Rewrite all of the material with "wall sconce light" switched to "brass wall lamp" wherever it appears. Keep everything else the same.

════════

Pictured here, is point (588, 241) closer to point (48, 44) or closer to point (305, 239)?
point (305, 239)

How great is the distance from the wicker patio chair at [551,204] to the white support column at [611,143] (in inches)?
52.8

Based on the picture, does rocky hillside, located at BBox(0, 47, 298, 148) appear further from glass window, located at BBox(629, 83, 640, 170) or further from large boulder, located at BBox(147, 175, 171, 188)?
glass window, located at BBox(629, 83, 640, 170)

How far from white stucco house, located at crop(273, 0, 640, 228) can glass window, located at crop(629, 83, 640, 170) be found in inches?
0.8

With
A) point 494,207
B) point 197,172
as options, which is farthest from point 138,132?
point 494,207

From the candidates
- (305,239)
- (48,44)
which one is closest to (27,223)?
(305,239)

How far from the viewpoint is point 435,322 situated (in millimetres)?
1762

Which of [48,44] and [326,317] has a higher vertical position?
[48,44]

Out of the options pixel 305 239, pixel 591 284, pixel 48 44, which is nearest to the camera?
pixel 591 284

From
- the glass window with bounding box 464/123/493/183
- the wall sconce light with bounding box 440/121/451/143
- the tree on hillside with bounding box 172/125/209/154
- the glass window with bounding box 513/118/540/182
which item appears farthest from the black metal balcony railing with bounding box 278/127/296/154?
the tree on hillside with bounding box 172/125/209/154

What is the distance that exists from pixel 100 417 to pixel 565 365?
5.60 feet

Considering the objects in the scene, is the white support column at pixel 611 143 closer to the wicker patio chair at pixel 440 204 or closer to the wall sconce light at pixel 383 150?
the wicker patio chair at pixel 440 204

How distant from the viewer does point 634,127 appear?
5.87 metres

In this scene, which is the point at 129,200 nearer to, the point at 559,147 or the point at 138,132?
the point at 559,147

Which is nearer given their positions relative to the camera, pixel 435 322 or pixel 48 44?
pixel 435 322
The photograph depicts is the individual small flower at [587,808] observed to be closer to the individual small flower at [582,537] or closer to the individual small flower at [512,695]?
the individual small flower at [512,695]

════════

*Exercise output*
Pictured here, is point (588, 241) closer to point (48, 44) or closer to point (305, 239)?
point (305, 239)

How great is the distance from the wicker patio chair at [551,204] to the white support column at [611,143] (in inches)?
52.8

Based on the picture, does rocky hillside, located at BBox(0, 47, 298, 148) appear further from glass window, located at BBox(629, 83, 640, 170) or further from large boulder, located at BBox(147, 175, 171, 188)?
glass window, located at BBox(629, 83, 640, 170)

How far from white stucco house, located at crop(273, 0, 640, 228) can glass window, located at crop(629, 83, 640, 170) be found in inches?
0.8

With
A) point 494,207
B) point 197,172
as options, which is farthest from point 138,132?
point 494,207

From the candidates
- (305,239)
- (48,44)
which one is closest to (27,223)?
(305,239)

How far from the viewpoint is point 435,322 situated (in millimetres)?
1762

Which of [48,44] and [326,317] has a higher vertical position?
[48,44]

Out of the options pixel 305 239, pixel 591 284, pixel 48 44, which is nearest to the camera?
pixel 591 284

From
- the glass window with bounding box 464/123/493/183
- the brass wall lamp with bounding box 440/121/451/143
- the tree on hillside with bounding box 172/125/209/154
- the glass window with bounding box 513/118/540/182
which item appears farthest from the black metal balcony railing with bounding box 278/127/296/154?
the tree on hillside with bounding box 172/125/209/154

What is the distance that exists from pixel 100 417 to pixel 565 365?
5.60 feet

Considering the objects in the scene, is the white support column at pixel 611 143 closer to the wicker patio chair at pixel 440 204 or closer to the brass wall lamp at pixel 383 150?
the wicker patio chair at pixel 440 204

How distant from the viewer does point 634,127 appear?
5.87 metres

In this scene, which is the point at 129,200 nearer to, the point at 559,147 or the point at 138,132?
the point at 559,147

Which is nearer given their positions relative to the camera, pixel 435 322 or pixel 48 44?
pixel 435 322
The photograph depicts is the individual small flower at [587,808] observed to be closer to the individual small flower at [582,537] or closer to the individual small flower at [512,695]?
the individual small flower at [512,695]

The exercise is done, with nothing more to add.